Eu não gosto nem um pouco de tirar fotos com pessoas, nem eu mesmo, tiro minhas pra mostrar que estive nos lugares. Fotos só da natureza é outra coisa, a harmonia de cores é fantástica e quando entra uma pessoa no meio, ou algo construído pelo homem, é só pra estragar a harmonia.

No meio do bosque, o cenário me lembrou o filme “A bruxa de Blair”, adivinha se eu não dei um jeito de montar um bonequinho de gravetos e tirar umas fotos uhauhauhauh, tentei até fazer um filminho da clássica cena do close na mulher perdida no mato huauhauh, ficou uma bosta, não levo jeito pra ator, menos ainda pra diretor ou câmera-man uhauhauhauh. Mas valeu a intenção.
Caminhei por 7h seguidas e mesmo sob uma garoa fina intermitente, andando a beira de um lago, no meio de um bosque e as vezes com vento frio, tava custando a aguentar minha blusa. O parque é um labirinto de trilhas e estradas, se não ficar atento no mapa é muito fácil se perder. Mas paisagem é sem igual, vale a pena, tirei um monte de foto de pau uheuheuhe, no bom sentido, bosque é cheio de arvores secas e retorcidas, ou seja, arvore sem fola é pau hueuheuheuh. Expliquei demais né... deixa queto que fica menos pior huauhauhauha.

Voltei pra Ushuaia as 16:30, já com a parte de traz dos meus rodillos todo fudido e dolorido (rodillo para os maliciosos, é joelho em espanhol) kkkkkk. Tava morto de fome também, esse negocio de comer bolacha, chocolate, não dá, se não comer algo quente parece que não comeu nada.
Como eu tenho comprado comida pra eu mesmo preparar, é bom que já vou aprendendo pra quando morar sozinho, mas não sei não, mesmo os pratos pré prontos, tipo, coloque água e leve ao fogo, parece complicado e geralmente não sai lá grandes coisas.
Uma coisa curiosa, geralmente esses saquinhos de sopa, risoto e sei lá mais o que pré pronto, vem dizendo “dá pra 4 porções” exemplo, mas mal dá pra um, foda ou então minha fome ta demais, não é possível.

Mais tarde saí, fui procurar outros turs e ver se conseguia resolver meu problema de grana. As agências de turismo até abriram a tarde, mas bancos, nada.

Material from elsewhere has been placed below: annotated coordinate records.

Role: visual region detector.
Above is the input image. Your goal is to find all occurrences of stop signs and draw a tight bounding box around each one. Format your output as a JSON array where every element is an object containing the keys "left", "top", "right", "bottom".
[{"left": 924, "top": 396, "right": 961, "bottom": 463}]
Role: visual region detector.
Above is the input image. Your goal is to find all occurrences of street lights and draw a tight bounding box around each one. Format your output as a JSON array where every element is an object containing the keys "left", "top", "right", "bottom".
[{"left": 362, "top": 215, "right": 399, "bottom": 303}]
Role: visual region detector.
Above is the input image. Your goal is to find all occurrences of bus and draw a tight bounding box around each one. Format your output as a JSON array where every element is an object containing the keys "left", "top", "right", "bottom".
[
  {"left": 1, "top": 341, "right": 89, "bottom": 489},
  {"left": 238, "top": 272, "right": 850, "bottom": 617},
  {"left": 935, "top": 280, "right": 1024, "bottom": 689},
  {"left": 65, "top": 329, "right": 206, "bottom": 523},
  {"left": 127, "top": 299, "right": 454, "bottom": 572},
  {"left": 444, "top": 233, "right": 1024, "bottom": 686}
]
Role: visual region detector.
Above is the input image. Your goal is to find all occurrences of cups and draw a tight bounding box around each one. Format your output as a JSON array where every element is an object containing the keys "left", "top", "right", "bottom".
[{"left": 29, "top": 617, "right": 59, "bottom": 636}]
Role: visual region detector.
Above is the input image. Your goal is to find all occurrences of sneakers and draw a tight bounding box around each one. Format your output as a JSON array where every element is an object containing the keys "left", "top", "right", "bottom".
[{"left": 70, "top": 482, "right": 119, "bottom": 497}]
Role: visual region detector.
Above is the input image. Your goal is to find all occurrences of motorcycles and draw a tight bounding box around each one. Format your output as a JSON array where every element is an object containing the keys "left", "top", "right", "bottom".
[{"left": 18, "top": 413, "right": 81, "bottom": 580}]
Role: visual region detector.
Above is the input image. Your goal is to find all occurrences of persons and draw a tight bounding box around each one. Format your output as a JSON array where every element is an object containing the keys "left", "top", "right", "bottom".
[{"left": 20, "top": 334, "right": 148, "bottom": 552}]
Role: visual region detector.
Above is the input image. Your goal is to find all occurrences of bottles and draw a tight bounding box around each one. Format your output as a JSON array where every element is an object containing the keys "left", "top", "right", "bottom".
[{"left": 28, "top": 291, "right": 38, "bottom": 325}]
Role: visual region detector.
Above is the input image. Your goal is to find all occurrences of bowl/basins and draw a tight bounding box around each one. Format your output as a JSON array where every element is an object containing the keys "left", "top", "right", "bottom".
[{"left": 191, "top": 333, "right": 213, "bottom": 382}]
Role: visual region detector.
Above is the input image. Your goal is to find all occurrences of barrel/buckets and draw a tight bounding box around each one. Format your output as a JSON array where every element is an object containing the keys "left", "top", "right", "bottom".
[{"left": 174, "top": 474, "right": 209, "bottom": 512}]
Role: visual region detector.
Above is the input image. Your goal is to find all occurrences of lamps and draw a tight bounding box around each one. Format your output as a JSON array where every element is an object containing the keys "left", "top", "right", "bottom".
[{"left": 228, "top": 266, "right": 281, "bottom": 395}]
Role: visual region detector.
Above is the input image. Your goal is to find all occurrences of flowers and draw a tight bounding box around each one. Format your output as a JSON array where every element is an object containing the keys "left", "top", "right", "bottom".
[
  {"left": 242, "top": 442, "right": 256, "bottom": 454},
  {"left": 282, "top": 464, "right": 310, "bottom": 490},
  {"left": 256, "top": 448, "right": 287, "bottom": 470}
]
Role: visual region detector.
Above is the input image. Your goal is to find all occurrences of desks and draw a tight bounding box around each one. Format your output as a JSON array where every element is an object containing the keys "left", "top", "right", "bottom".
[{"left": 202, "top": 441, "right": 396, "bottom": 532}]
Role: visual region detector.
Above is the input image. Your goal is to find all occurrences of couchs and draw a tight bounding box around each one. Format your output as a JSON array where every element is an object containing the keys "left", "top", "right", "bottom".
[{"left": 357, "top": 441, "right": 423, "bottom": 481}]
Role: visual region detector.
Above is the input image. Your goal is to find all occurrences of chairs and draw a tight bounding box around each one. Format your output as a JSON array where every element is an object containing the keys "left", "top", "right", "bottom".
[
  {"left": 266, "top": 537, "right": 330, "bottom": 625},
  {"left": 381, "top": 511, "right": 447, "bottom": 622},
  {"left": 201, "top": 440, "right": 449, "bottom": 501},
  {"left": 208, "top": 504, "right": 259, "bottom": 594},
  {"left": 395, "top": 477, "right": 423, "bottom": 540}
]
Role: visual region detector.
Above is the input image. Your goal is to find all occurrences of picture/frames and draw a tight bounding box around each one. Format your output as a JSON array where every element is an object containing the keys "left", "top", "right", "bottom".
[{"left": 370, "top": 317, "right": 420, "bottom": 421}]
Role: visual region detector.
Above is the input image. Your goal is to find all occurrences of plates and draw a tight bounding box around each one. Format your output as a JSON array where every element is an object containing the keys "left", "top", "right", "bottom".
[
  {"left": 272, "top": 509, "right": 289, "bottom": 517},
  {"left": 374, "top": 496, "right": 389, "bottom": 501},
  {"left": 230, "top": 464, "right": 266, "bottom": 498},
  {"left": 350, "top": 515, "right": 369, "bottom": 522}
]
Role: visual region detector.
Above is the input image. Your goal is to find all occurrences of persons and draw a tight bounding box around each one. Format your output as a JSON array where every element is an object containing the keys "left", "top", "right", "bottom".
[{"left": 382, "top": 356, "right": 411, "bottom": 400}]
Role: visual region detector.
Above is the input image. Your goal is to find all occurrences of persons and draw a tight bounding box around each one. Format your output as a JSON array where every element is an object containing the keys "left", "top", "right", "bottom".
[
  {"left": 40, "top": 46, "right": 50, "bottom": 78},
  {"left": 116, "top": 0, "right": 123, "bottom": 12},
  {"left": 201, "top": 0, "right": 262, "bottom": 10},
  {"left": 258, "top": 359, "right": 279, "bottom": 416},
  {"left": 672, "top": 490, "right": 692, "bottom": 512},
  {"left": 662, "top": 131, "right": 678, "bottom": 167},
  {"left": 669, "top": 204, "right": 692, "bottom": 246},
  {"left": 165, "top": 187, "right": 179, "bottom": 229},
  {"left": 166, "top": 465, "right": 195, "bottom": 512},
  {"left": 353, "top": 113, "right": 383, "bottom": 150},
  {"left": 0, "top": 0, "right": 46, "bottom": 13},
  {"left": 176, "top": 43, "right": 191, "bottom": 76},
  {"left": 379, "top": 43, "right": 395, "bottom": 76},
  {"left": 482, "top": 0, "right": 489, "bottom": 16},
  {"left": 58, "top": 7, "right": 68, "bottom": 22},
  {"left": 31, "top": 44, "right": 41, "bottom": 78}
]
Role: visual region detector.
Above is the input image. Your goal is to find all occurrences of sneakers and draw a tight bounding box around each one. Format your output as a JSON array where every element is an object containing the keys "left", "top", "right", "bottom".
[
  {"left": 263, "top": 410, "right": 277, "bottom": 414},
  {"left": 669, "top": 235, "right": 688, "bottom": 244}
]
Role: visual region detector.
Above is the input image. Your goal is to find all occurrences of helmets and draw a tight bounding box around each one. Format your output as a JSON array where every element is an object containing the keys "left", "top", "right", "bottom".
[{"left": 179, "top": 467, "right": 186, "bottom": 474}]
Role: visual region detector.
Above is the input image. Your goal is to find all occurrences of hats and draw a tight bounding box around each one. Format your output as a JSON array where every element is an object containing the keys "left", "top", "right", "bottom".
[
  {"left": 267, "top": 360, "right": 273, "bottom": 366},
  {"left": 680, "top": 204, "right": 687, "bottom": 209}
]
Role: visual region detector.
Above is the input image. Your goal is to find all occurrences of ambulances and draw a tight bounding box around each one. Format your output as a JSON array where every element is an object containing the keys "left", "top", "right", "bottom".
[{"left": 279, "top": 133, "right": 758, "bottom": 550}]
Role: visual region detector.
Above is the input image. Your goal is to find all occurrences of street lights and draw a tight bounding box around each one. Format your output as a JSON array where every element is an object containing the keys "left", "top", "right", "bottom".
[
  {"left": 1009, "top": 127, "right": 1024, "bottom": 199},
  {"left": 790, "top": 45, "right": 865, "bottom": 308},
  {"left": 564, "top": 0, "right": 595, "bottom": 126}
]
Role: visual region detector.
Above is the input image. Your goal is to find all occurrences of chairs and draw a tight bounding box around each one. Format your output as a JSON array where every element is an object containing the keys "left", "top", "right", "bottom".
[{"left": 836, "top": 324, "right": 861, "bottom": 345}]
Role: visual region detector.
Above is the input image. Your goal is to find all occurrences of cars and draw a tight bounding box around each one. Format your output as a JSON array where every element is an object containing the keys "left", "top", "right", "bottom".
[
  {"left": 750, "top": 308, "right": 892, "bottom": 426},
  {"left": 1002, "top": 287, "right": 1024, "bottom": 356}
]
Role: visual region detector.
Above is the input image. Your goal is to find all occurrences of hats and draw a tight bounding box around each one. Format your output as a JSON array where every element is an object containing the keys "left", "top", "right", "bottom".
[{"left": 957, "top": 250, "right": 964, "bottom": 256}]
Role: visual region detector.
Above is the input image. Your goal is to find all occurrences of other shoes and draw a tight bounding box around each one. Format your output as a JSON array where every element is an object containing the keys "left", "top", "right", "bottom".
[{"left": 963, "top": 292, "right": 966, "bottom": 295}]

Voltei, jantei e saí pra ver se achava um lugar legal pra me divertir a noite, mas apesar de ser feriado, não tinha nada de interessante, só caminhar pelas ruas e lojas cheias de turistas. A única coisa que tem são bares mas todos do tipo restaurante ou cafeteria.

Continua ...

quarta-feira, 19 de março de 2008

Segundo dia em Ushuaia


Quinta dia 19, acordei cedo, pois todos estavam saindo mesmo. Tomei meu café e fui conhecer a cidade. Dei uma volta pelo porto e em várias ruas.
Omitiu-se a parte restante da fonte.